As Domas says, real world data is king. As far as I know, in the case of 'a a a a', even if you repeat it for a few MB, virtually no PHP code is run, because the preprocessor uses strcpsn to identify structures requiring preprocessing. That's implemented in C — in fact, for 'a a a' repeated for a few MB, it's my (probably totally wrong) understanding that the PHP code runs in more or less constant time. It's the structures that appear in real articles that make the parser slow.
I'm sorry, I misunderstood the original statement that HipHop would make _parsing_ significantly faster and questioned that on false premises, because I'm thinking of the parser and the preprocessor as distinctly different components.
Let me explain: as I see it, the first step in formalizing wikitext syntax is to analyze and write a parser that can be used as a drop in replacement after preprocessing. The stuff that is preprocessed cannot be integrated with the parser without sacrificing compatiblity. Preprocessing is problematic. It breaks the one-to-one relationship with the wikitext and the syntax tree, (i.e., it impossible to serialize a syntax tree back to the same wikitext that generated it.) Therefore, in a second step, it should be analyzed how the preprocessed constructions can be integrated with the parser and how to minimize the damage from this change.
I had not analyzed the parts of the core parser that I consider "preproprocessing", and it came as a suprise to me that it was as slow as the Barack Obama benchmark shows.

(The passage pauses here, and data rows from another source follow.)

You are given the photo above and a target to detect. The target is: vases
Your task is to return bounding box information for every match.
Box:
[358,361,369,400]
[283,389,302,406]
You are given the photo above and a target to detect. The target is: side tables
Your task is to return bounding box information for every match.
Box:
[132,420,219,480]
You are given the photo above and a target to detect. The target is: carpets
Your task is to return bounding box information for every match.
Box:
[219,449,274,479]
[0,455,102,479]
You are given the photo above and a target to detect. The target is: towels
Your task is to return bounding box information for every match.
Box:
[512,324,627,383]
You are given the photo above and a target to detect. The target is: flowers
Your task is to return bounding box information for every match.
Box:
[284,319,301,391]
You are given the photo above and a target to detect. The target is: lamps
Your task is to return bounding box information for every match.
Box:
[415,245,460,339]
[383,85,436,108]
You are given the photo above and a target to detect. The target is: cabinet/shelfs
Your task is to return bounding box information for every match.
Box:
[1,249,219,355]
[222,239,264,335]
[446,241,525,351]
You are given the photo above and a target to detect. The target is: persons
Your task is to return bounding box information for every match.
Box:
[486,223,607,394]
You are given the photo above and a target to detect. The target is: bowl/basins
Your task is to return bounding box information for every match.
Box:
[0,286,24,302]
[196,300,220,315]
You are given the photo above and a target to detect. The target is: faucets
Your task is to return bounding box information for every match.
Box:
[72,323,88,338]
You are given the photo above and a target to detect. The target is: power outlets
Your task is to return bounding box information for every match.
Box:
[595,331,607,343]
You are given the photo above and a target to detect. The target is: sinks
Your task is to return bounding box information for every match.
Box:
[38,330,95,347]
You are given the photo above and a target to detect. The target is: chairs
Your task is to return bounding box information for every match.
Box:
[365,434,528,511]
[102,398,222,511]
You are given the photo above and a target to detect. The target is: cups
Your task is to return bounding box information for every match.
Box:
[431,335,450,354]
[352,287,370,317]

But integrating template expansion with the parser would solve this performance problem, and is therefore in itself a strong argument for working towards replacing it. I will write about this on wikitext-l.
Best Regards,
Andreas Jonsson
On 06/05/11 17:13, Andreas Jonsson wrote:
I had not analyzed the parts of the core parser that I consider "preproprocessing", and it came as a suprise to me that it was as slow as the Barack Obama benchmark shows. But integrating template expansion with the parser would solve this performance problem, and is therefore in itself a strong argument for working towards replacing it. I will write about this on wikitext-l.
That benchmark didn't have any templates in it, I expanded them with Special:ExpandTemplates before I started. So it's unlikely that a significant amount of the time was spent in the preprocessor.
It was a really quick benchmark, with no profiling or further testing whatsoever. It took a few minutes to do. You shouldn't base architecture decisions on it, it might be totally invalid. It might not be a parser benchmark at all. I might have made some configuration error, causing it to test an unrelated region of the code.
All I know is, I sent in wikitext, the CPU usage went to 100% for a while, then HTML came back.
I've spent a lot of time profiling and optimising the parser in the past. It's a complex process. You can't just look at one number for a large amount of very complex text and conclude that you've found an optimisation target.
-- Tim Starling
Ohi,
The time it takes to execute the code that glues together the regexps will be insignificant compared to actually executing the regexps for any article larger than a few hundred bytes.
Well, you did an edge case - a long line. Actually, try replacing spaces with newlines, and you will get 25x cost difference ;-)
But the top speed of the parser (in bytes/seconds) will be largely unaffected.
Damn!
Domas
2011-05-04 08:41, Domas Mituzas skrev:
Ohi,
The time it takes to execute the code that glues together the regexps will be insignificant compared to actually executing the regexps for any article larger than a few hundred bytes.
Well, you did an edge case - a long line. Actually, try replacing spaces with newlines, and you will get 25x cost difference ;-)
A single long line containing no markup is indeed an edge case, but it is a good reference case since it is the input where the parser will run at its fastest.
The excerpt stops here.